Posted by ballightning on April 3, 2009

Will Wright shared some of his secrets about Spore and the incorporation of the community in game design at the Web 2.0 Expo in San Francisco today in conversation with Federated Media chief executive John Battelle


A game designer at Electronic Arts, Wright has created some of the best selling games of all time, including The Sims franchise, which has sold more than 100 million copies. He shared some of his secrets about the process — and how to incorporate users into game design — at the  in San Francisco today in conversation with Federated Media chief executive John Battelle.

Wright acknowledged that his latest game, Spore, wasn’t the blockbuster it was expected to be. Spore is a mult-dimensional game where you could start life as a single-cell animal, evolve into a creature, grow into a tribe and planet-wide civilization, and then take over the universe. Many people expected Spore to be one of the best-selling games of all time, given Wright’s track record, huge publicity that included a cover story on Wired magazine, and Wright’s seven-year journey to complete the game. .

But the game has sold in the low millions and it isn’t clear whether it will have any of the traction that The Sims did. (A new version, The Sims 3, will launch in June, more than nine years after the first game debuted.)

Wright said that hardcore gamers were disappointed with the lack of depth. But Wright said EA had designed the game to be akin to a toy, which is very accessible to a broader market of consumers but is really only appealing if it taps into as the player’s own imagination. The game includes sophisticated tools for creating characters, so much so that the fun part of the game is playing God. On that front, Wright believes the game was successful. Spore players have created more than 100 million creatures, objects, and vehicles which they share with the universe of Spore players.

To keep Spore interest high, EA is taking the assets and plans to build new Spore experiences. Lucy Bradshaw, who heads the Maxis studio that made Spore within EA, said that the community feedback changed the company’s plans for sequels to Spore. EA has several Spore spin-offs coming and it is releasing an applications programming interface to access the user-generated Spore content so that others can build applications around the database.

Spore the game is one instance of that data set,” Wright said. “The data set is the valuable part. I don’t want to be all-controlling on this data set. I want it to be the nexus of the community.”

In that sense, Battelle noted, Wright’s beliefs about game design are consistent with the idea of Web 2.0, where users drive the content. Wright also acknowledged that EA was forced to listen to the community regarding its “corporate decision” to include digital rights management (DRM) on Spore, which limited how many times a user could install the game on computers. He said EA was surprised by the outcry from angry users (who faced problems such as unsuccessful installs that used up their installation limits). EA has since rescinded the DRM by issuing a patch that essentially removes it.

- - - - - - -

— Given instruction —
For each statement, say yes or no to whether the article about Spore supports it, and quote the words from it that decide. 1. Spore has sold more than 100 million copies. 2. EA issued a patch that essentially removes the DRM from Spore. 3. Wright spent seven years completing Spore. Rely only on the article about Spore.

Questions on scene geometry
- - - - - - -

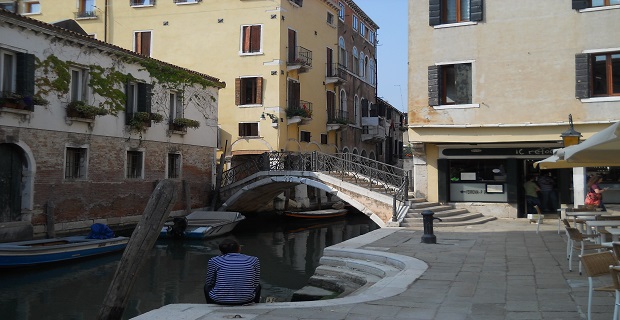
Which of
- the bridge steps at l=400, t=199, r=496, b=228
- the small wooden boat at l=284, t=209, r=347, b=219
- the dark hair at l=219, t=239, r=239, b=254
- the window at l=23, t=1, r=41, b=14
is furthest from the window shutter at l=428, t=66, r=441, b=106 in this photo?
the window at l=23, t=1, r=41, b=14

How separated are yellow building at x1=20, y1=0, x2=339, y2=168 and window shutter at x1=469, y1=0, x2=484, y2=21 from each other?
33.6ft

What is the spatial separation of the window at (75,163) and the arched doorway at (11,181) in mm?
1544

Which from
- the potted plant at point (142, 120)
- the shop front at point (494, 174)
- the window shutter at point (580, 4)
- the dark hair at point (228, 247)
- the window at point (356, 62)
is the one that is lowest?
the dark hair at point (228, 247)

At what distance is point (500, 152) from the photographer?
1561 cm

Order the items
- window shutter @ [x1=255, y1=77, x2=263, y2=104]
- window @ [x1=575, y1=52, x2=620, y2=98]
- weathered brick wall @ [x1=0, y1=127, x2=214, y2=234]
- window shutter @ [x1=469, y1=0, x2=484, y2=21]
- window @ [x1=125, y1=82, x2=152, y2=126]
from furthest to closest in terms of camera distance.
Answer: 1. window shutter @ [x1=255, y1=77, x2=263, y2=104]
2. window @ [x1=125, y1=82, x2=152, y2=126]
3. window shutter @ [x1=469, y1=0, x2=484, y2=21]
4. weathered brick wall @ [x1=0, y1=127, x2=214, y2=234]
5. window @ [x1=575, y1=52, x2=620, y2=98]

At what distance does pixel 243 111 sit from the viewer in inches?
946

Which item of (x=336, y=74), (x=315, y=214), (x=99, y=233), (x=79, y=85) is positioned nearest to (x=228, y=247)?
(x=99, y=233)

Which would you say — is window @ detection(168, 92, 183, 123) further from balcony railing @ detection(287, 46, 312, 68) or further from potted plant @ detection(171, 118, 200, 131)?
balcony railing @ detection(287, 46, 312, 68)

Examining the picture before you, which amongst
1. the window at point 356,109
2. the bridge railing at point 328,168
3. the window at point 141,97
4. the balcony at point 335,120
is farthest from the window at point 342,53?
the window at point 141,97

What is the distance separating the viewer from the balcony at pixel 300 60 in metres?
24.2

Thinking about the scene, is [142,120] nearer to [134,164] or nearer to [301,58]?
[134,164]

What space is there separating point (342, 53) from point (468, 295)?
2598 centimetres

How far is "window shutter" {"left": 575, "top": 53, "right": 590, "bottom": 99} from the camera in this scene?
544 inches

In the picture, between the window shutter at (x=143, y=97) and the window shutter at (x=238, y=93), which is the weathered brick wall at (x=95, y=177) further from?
the window shutter at (x=238, y=93)
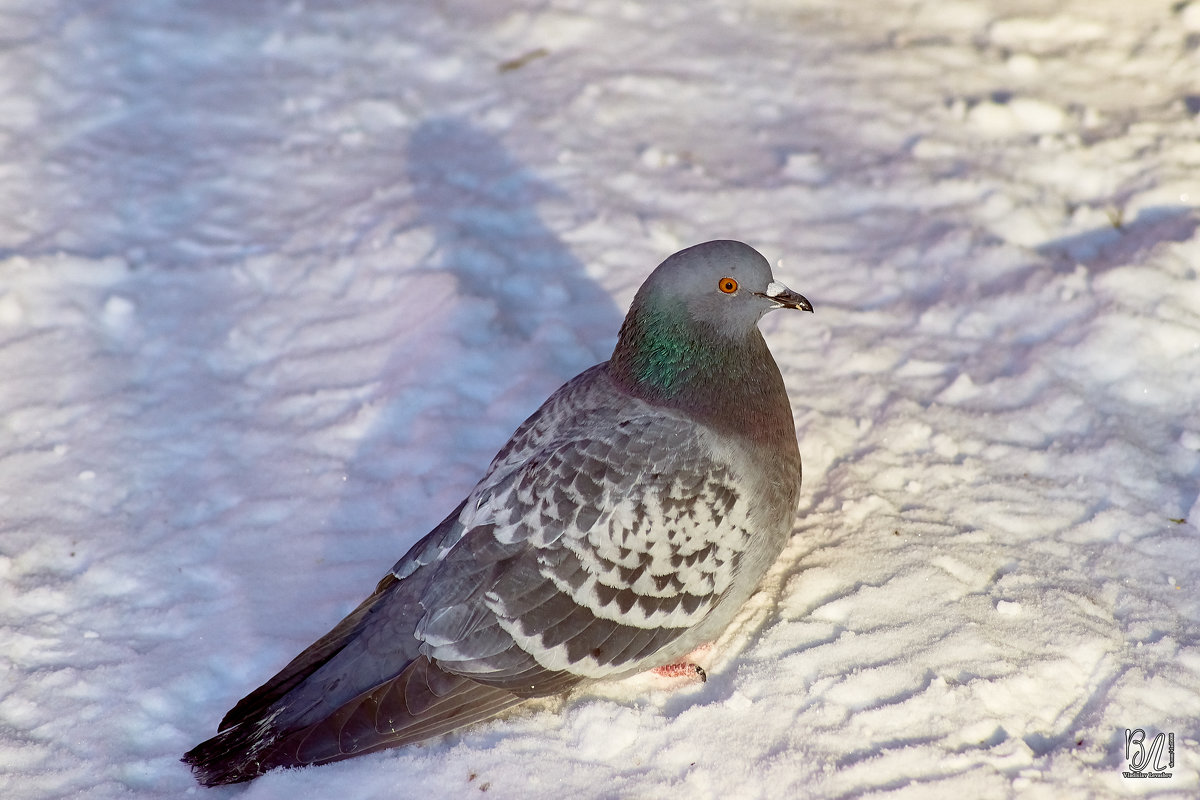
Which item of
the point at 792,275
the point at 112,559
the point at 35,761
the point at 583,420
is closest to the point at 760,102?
the point at 792,275

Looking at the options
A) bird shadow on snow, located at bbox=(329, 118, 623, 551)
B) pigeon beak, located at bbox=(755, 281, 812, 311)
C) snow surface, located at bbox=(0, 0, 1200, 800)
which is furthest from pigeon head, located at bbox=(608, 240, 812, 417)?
bird shadow on snow, located at bbox=(329, 118, 623, 551)

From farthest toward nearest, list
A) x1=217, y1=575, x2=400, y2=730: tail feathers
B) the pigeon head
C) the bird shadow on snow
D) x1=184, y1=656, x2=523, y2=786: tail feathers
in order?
1. the bird shadow on snow
2. the pigeon head
3. x1=217, y1=575, x2=400, y2=730: tail feathers
4. x1=184, y1=656, x2=523, y2=786: tail feathers

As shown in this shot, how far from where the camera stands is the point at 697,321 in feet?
11.6

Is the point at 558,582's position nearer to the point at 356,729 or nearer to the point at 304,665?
the point at 356,729

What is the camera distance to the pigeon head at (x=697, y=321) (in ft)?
11.5

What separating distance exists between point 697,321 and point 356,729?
1.59m

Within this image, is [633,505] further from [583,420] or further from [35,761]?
[35,761]

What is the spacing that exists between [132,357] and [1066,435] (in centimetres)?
381

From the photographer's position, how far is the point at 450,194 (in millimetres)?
5566

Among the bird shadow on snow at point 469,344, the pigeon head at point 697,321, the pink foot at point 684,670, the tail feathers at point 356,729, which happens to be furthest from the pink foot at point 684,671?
the bird shadow on snow at point 469,344

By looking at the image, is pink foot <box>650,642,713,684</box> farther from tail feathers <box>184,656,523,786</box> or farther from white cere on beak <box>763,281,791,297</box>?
white cere on beak <box>763,281,791,297</box>

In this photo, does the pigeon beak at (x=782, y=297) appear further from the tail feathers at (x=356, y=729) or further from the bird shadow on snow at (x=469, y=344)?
the tail feathers at (x=356, y=729)

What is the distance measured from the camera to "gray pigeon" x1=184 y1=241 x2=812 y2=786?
3.21m

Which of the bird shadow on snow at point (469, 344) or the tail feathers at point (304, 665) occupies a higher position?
the bird shadow on snow at point (469, 344)
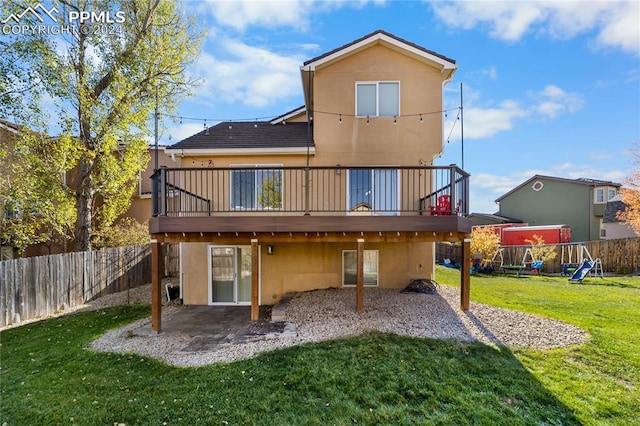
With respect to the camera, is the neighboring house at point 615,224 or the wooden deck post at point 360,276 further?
the neighboring house at point 615,224

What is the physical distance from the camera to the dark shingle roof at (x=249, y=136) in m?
9.77

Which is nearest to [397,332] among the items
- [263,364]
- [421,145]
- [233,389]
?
[263,364]

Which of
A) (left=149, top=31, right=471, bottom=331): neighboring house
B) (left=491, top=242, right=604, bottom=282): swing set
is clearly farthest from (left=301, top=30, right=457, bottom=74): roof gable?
(left=491, top=242, right=604, bottom=282): swing set

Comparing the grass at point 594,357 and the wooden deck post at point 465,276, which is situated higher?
the wooden deck post at point 465,276

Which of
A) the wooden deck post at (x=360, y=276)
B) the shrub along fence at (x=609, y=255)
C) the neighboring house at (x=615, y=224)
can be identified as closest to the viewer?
the wooden deck post at (x=360, y=276)

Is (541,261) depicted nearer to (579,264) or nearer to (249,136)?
(579,264)

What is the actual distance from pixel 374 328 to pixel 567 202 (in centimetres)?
2747

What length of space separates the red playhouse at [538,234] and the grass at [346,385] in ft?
52.0

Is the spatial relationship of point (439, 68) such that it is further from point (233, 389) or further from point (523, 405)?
point (233, 389)

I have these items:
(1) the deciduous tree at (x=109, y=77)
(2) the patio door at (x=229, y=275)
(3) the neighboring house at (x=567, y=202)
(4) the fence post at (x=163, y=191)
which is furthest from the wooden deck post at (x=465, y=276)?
(3) the neighboring house at (x=567, y=202)

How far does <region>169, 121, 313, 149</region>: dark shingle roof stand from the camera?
9766 millimetres

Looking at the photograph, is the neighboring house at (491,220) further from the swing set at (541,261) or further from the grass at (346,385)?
the grass at (346,385)

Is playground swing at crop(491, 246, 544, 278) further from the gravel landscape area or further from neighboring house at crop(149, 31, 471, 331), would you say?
the gravel landscape area

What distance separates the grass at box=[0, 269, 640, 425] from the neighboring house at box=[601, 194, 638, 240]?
21317 mm
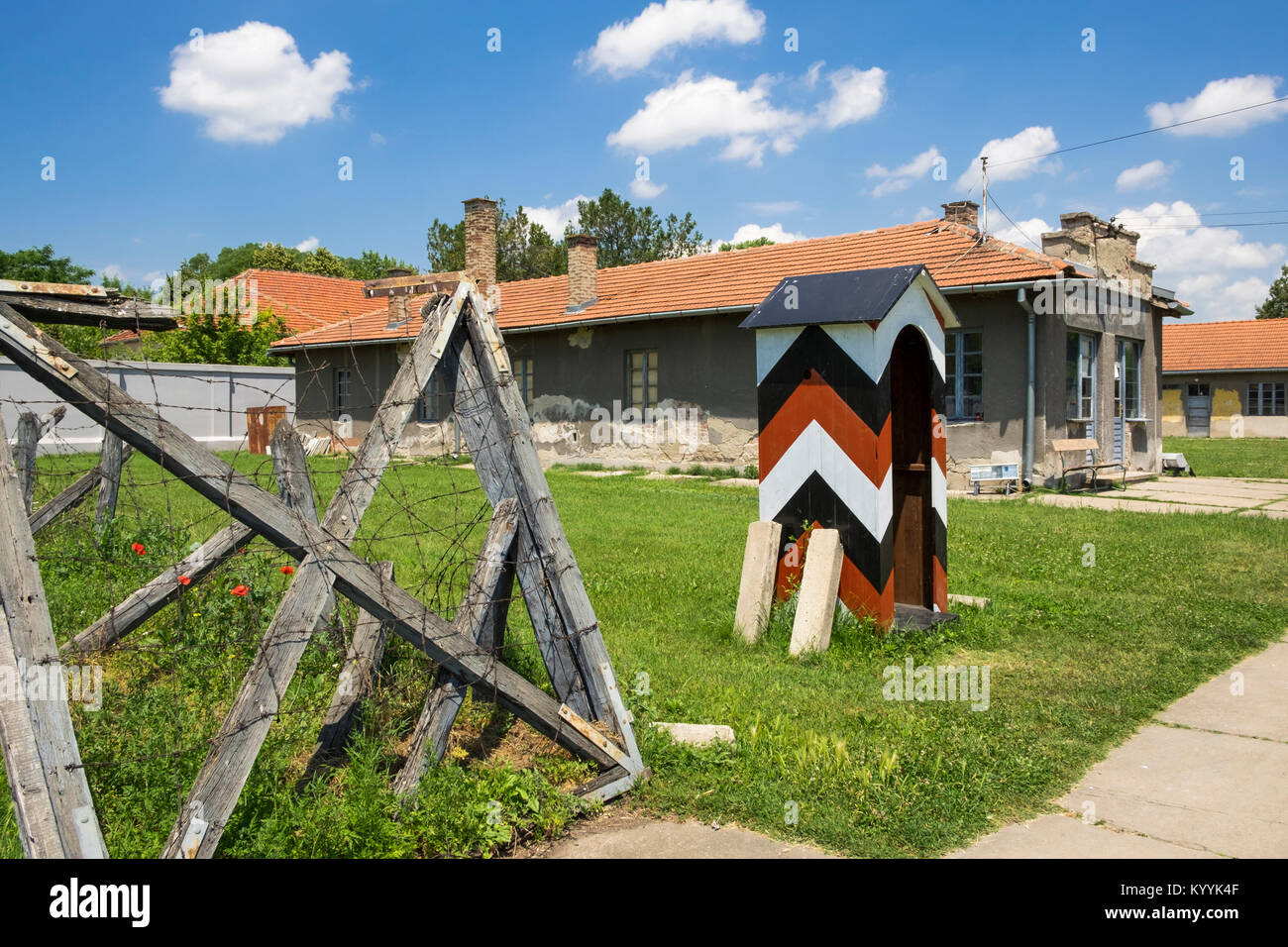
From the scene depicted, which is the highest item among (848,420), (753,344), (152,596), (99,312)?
(753,344)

- - - - - - -

— Correct answer —
1. No: "the game has sold in the low millions"
2. Yes: "EA has since rescinded the DRM by issuing a patch that essentially removes it."
3. Yes: "Wright’s seven-year journey to complete the game"